## MATERIAL FOR THIS EXERCISE
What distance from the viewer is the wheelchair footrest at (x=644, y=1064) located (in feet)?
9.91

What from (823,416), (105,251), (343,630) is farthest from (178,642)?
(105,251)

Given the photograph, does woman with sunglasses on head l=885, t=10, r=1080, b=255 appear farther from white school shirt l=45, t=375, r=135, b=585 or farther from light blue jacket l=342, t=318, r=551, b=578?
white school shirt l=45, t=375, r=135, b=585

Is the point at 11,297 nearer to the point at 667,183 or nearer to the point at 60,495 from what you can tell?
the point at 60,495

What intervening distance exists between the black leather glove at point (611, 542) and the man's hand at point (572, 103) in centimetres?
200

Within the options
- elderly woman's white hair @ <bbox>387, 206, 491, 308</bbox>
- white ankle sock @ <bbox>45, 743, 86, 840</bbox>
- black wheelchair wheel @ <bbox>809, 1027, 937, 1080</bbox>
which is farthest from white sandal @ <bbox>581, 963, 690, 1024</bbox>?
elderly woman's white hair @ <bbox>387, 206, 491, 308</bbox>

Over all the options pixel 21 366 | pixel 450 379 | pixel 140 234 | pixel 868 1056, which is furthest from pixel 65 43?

## AIM
Return every line of the listing as a JSON list of strings, one string per line, with blank lines skipped.

## OUTPUT
[
  "What distance from the viewer is the wheelchair footrest at (x=644, y=1064) located (in feet)?",
  "9.91",
  "What from (823,416), (105,251), (343,630) is farthest from (178,642)?",
  "(105,251)",
  "Given the photograph, does woman with sunglasses on head l=885, t=10, r=1080, b=255 appear farther from white school shirt l=45, t=375, r=135, b=585 or farther from light blue jacket l=342, t=318, r=551, b=578?",
  "white school shirt l=45, t=375, r=135, b=585",
  "Is the point at 11,297 nearer to the point at 667,183 or nearer to the point at 60,495 from what you can tell?",
  "the point at 60,495",
  "What intervening distance exists between the black leather glove at point (611, 542) and the man's hand at point (572, 103) in centimetres?",
  "200",
  "Within the options",
  "- elderly woman's white hair @ <bbox>387, 206, 491, 308</bbox>",
  "- white ankle sock @ <bbox>45, 743, 86, 840</bbox>",
  "- black wheelchair wheel @ <bbox>809, 1027, 937, 1080</bbox>",
  "which is farthest from white sandal @ <bbox>581, 963, 690, 1024</bbox>?",
  "elderly woman's white hair @ <bbox>387, 206, 491, 308</bbox>",
  "Over all the options pixel 21 366 | pixel 450 379 | pixel 140 234 | pixel 868 1056, which is furthest from pixel 65 43?"
]